> **Task brief**: Repeat precisely, and only, the lines between the line containing "How far from where" and the end of the listing below, both ends included.

> **Dataset records**:
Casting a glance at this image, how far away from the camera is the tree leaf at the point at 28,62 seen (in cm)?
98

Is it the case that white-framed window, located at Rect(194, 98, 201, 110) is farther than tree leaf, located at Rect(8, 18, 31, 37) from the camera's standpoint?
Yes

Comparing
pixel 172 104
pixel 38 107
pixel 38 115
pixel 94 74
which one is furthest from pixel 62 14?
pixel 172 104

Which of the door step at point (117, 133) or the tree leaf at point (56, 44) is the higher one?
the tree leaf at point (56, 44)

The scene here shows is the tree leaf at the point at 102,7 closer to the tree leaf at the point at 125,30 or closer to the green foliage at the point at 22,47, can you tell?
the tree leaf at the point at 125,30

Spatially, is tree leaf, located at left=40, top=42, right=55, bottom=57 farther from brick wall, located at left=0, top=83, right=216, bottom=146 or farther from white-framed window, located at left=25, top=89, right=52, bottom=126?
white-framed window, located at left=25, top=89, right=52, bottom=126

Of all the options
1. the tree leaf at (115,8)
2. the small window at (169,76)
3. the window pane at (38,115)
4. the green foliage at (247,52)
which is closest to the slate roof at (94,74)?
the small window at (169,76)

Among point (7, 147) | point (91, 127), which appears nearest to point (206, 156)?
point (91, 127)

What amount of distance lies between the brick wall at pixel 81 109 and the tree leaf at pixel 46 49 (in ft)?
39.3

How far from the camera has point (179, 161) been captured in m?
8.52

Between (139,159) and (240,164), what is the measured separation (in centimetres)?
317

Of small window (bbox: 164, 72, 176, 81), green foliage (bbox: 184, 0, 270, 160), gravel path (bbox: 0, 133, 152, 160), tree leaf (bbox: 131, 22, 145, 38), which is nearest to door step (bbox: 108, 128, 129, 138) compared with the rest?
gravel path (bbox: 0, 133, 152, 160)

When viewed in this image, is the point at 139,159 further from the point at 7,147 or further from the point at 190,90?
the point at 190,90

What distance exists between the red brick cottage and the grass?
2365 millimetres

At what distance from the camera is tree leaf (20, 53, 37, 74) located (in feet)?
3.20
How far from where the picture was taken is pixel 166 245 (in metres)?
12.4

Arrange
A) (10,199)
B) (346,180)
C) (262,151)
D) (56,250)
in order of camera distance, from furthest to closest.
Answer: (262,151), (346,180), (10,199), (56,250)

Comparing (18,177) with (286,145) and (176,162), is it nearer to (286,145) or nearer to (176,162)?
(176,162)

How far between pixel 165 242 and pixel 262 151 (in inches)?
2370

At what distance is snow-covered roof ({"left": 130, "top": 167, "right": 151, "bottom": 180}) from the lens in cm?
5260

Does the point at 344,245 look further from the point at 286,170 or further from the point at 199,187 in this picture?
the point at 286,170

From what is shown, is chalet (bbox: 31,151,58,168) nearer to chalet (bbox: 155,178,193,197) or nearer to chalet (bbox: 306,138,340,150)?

> **Finished task**:
How far from where the picture was taken is pixel 166 245 (in metres)?
12.4

Arrange
A) (10,199)
B) (346,180)
C) (262,151)
D) (56,250)
in order of camera distance, from furthest to closest.
Answer: (262,151), (346,180), (10,199), (56,250)

Comparing (18,177) with (286,145) and (176,162), is it nearer to (286,145) or nearer to (176,162)?
(176,162)

How far between pixel 165 242 and pixel 262 151 (in inches)?
2370

At what distance is snow-covered roof ({"left": 130, "top": 167, "right": 151, "bottom": 180}) from the lens in cm?
5260

Does the point at 344,245 look further from the point at 286,170 or further from the point at 199,187 in this picture?
the point at 286,170

From what is shown, is chalet (bbox: 31,151,58,168) nearer to chalet (bbox: 155,178,193,197) or nearer to chalet (bbox: 306,138,340,150)?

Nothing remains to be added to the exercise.